Sunday, October 07, 2007

Swiss Facts

Well after two rants about the Cubs, I decided to write a short post about what this blog is really about - my life in Switzerland.

As much as I miss home sometimes, I have to say that Switzerland is one of the most interesting and unique countries in the world (in my opinion). I found out two facts about my current home over the weekend that I thought were pretty cool and wanted to share.

1) Politics in Switzerland

Switzerland is the purest form of "direct democracy." My interpretation of this (feel free to make your own) based on reading up on Wikipedia is that this is total bad-ass democracy that really has the people directly involved, and also cuts out a lot of the garbage seen with officials who are just representative of the people but push their own agendas too. The U.S. is also a direct democracy, but not to the extent that Switzerland is (e.g., at the federal level).

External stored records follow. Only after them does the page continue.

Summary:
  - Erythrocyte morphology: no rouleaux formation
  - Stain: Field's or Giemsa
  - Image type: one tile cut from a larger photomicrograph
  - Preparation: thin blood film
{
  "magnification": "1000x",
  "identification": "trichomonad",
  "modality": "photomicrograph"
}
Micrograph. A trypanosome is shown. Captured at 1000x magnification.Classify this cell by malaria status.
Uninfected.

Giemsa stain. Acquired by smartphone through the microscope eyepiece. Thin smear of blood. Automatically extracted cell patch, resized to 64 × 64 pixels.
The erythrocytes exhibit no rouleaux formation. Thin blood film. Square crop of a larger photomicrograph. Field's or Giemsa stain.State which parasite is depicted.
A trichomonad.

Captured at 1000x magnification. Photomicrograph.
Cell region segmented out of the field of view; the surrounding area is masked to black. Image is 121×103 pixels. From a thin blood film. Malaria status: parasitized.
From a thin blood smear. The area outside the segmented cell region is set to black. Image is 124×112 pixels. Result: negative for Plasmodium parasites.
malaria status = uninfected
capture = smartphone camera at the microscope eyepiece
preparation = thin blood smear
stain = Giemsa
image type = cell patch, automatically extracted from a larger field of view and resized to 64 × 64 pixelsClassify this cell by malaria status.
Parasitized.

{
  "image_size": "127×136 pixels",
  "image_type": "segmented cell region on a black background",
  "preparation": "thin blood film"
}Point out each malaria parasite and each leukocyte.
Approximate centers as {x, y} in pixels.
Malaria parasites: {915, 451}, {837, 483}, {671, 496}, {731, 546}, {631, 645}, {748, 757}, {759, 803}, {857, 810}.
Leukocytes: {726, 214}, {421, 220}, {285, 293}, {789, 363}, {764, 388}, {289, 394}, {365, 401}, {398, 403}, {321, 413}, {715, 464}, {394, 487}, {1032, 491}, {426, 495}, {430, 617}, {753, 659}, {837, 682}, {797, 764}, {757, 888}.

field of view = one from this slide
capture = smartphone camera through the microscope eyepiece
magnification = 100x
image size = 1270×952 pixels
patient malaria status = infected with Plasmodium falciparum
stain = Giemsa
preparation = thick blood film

-Any citizen can challenge a law that has been passed by Parliament after getting 50,000 signatures in 100 days;

- Any citizen can seek an amendment to the constitution after getting 100,000 signatures in 18 months.

These two things, while pretty cool, can also fall under the subheading "Things that will work in Switzerland and no where else in the world."

-The government is headed up by this federal council of 7 people. Anyone can be elected to it or run for it if they are eligible to be elected to the National Council (basically the Swiss Parliament/Senate). The council together makes decisions and serves as the executive branch and collective presidency. The council is elected collectively to a 4 year term, and the presidency and vice presidency (largely figureheads only), rotate each year. Right now the President of Switzerland is a woman, Micheline Calmy-Rey. Yeah!

2) Swissies and the Environment

Ok, I have become somewhat freakishly environmentally conscious over here. But it's so easy that you feel guilty if you don't. Recycling is a breeze and there are containers all over the place to recycle. They pick up paper and cardboard once a week. I also compost my food because they pick that up too; there is a compost bin outside right next to the trash bins. It's actually very easy and it makes your garbage not smell disgusting, so you only take out little bitty compost bags instead of huge ass garbage bags. Anyway, there is a big incentive to recycle. Why? Because it is free. Garbage on the other hand, I have to buy special bags for (supposedly they WILL go through your trash if it's not in one of those and can fine you up to CHF 1,000).

On average over 76% of things that can be recycled in Switzerland, are recycled.

Finally, Switzerland runs on roughly 40% nuclear power and 60% hydroelectric power...therefore producing carbon emissions of a big fat zero.